Dari Abu Hurairah radhiallahu ‘anhu, dia berkata, “Rasulullah
shallallahu ’alaihi wasallam bersabda, “Perbanyaklah mengingat perusak
kelezatan-kelezatan, yaitu mati.” (HR. At-Tirmidzi dll.)
Al Hasan Al Al Bashri berkata, “Kematian melecehkan dunia dan
tidak menyisakan kesenangan bagi orang yang berakal. Selagi seseorang
mengharuskan hatinya untuk mengingat mati, maka dunia terasa kecil dimatanya
dan segala apa yang ada didalamnya menjadi remeh.”
(Baca juga: koleksi
kain tenun tapis Lampung terlengkap)
Jika Ibnu Umar mengingat mati, maka dia menggigil seperti burung
yang sedang menggigil. Setiap malam dia mengumpulkan para fuqaha,
lalu mereka saling mengingatkan kematian dan hari kiamat, lalu mereka semua
menangis, seakan-akan dihadapan mereka ada mayat.

-=-=-=-=-

Tugas Latihan |
(A) Cetak tanpa perubahan bagian artikel tentang mengingat mati yang dibuka dengan kata-kata yang memuat "Dari Abu Hurairah" dan ditutup dengan "tapis Lampung terlengkap)".
(B) Keluarkan kembali tanpa perubahan bagian baris data yang dibuka dengan baris pertama baris data dan ditutup dengan baris yang memuat "609;131;652;172", kedua ujungnya termasuk.

-=-=-=-=-

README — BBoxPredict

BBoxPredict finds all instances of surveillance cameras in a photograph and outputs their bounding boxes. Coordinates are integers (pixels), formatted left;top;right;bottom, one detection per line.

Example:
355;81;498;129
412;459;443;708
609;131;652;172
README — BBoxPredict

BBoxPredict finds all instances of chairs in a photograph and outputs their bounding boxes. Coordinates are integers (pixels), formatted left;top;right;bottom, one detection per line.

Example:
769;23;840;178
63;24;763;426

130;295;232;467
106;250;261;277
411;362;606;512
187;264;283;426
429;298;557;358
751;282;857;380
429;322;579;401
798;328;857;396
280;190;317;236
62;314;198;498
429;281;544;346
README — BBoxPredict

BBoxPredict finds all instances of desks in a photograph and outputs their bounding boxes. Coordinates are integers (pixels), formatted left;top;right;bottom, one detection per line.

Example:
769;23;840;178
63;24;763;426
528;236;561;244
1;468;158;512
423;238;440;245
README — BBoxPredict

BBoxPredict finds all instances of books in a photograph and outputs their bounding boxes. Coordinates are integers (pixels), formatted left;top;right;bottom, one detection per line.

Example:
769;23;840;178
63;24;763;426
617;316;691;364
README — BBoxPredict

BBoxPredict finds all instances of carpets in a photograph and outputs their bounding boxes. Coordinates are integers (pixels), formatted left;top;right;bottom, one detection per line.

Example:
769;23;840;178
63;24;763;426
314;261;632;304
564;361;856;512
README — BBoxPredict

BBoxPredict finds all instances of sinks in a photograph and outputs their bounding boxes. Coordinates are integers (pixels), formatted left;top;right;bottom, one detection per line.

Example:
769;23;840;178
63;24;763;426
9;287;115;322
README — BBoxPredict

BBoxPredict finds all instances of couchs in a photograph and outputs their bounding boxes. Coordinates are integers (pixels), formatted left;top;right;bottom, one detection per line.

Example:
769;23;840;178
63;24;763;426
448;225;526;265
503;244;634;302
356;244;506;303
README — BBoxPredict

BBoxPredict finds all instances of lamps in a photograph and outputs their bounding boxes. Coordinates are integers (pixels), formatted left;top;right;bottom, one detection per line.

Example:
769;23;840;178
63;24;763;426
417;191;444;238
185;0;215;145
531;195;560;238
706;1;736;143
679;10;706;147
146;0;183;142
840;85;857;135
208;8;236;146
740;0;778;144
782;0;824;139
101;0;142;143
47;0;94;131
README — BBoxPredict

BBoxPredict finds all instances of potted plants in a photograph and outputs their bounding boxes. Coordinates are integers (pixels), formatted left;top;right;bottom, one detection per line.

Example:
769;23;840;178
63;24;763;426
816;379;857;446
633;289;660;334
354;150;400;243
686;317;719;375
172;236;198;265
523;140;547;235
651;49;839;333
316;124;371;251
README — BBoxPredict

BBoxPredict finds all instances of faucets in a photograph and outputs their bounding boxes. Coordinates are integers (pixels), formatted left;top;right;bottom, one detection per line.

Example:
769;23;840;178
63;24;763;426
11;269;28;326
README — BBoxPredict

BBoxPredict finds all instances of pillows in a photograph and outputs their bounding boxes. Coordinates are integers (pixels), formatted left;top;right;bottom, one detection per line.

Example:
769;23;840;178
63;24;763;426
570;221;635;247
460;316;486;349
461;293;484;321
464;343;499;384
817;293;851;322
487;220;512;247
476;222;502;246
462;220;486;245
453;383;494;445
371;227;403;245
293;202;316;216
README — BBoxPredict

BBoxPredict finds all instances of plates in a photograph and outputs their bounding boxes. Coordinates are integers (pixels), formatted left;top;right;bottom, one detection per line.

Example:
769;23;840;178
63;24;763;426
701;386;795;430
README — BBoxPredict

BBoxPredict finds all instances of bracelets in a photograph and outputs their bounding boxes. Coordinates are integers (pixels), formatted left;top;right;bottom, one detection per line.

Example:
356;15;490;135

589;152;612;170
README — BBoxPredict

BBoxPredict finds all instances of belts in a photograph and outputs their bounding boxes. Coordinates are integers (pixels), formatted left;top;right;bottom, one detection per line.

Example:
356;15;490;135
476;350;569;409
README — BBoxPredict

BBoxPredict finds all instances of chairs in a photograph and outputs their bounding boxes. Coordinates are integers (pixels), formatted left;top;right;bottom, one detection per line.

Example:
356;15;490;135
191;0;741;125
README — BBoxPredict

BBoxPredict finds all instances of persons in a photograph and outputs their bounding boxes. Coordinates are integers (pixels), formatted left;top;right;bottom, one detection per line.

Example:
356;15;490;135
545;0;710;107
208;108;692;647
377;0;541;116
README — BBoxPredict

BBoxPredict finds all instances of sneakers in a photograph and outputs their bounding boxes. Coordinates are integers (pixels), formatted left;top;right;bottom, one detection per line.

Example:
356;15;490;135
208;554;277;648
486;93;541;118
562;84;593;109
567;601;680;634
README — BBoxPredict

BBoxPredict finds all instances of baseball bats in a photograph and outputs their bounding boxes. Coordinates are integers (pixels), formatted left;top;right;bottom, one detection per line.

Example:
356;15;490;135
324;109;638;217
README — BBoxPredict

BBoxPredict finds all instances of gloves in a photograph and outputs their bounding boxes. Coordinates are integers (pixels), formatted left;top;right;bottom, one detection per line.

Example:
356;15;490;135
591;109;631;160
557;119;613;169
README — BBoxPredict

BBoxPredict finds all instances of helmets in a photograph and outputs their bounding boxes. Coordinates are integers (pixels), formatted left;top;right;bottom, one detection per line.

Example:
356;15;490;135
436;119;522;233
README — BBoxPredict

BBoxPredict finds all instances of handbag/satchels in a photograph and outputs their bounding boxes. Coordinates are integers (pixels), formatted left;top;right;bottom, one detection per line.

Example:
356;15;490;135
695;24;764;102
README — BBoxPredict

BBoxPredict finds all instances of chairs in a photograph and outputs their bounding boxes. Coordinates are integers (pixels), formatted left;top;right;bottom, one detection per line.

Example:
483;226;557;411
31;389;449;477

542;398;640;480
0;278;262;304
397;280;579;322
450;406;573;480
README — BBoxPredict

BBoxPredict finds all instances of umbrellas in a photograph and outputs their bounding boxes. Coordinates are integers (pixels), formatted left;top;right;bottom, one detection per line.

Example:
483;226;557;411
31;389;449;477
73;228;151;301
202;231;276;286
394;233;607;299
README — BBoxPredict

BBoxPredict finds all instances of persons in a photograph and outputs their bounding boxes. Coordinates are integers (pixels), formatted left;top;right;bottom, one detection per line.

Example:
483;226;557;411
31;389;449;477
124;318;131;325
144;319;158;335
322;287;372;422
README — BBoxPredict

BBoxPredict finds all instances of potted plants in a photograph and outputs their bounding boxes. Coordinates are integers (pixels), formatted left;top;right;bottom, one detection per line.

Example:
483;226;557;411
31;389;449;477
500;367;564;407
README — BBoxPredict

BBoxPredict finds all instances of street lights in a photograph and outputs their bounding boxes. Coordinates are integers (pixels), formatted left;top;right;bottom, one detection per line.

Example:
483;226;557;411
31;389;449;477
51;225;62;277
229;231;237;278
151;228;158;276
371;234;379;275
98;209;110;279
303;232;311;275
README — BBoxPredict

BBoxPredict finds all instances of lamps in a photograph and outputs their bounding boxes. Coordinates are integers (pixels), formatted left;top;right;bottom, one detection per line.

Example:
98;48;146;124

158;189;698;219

-=-=-=-=-

Jawaban Tugas |
(A)
Dari Abu Hurairah radhiallahu ‘anhu, dia berkata, “Rasulullah
shallallahu ’alaihi wasallam bersabda, “Perbanyaklah mengingat perusak
kelezatan-kelezatan, yaitu mati.” (HR. At-Tirmidzi dll.)
Al Hasan Al Al Bashri berkata, “Kematian melecehkan dunia dan
tidak menyisakan kesenangan bagi orang yang berakal. Selagi seseorang
mengharuskan hatinya untuk mengingat mati, maka dunia terasa kecil dimatanya
dan segala apa yang ada didalamnya menjadi remeh.”
(Baca juga: koleksi
kain tenun tapis Lampung terlengkap)

(B)
README — BBoxPredict

BBoxPredict finds all instances of surveillance cameras in a photograph and outputs their bounding boxes. Coordinates are integers (pixels), formatted left;top;right;bottom, one detection per line.

Example:
355;81;498;129
412;459;443;708
609;131;652;172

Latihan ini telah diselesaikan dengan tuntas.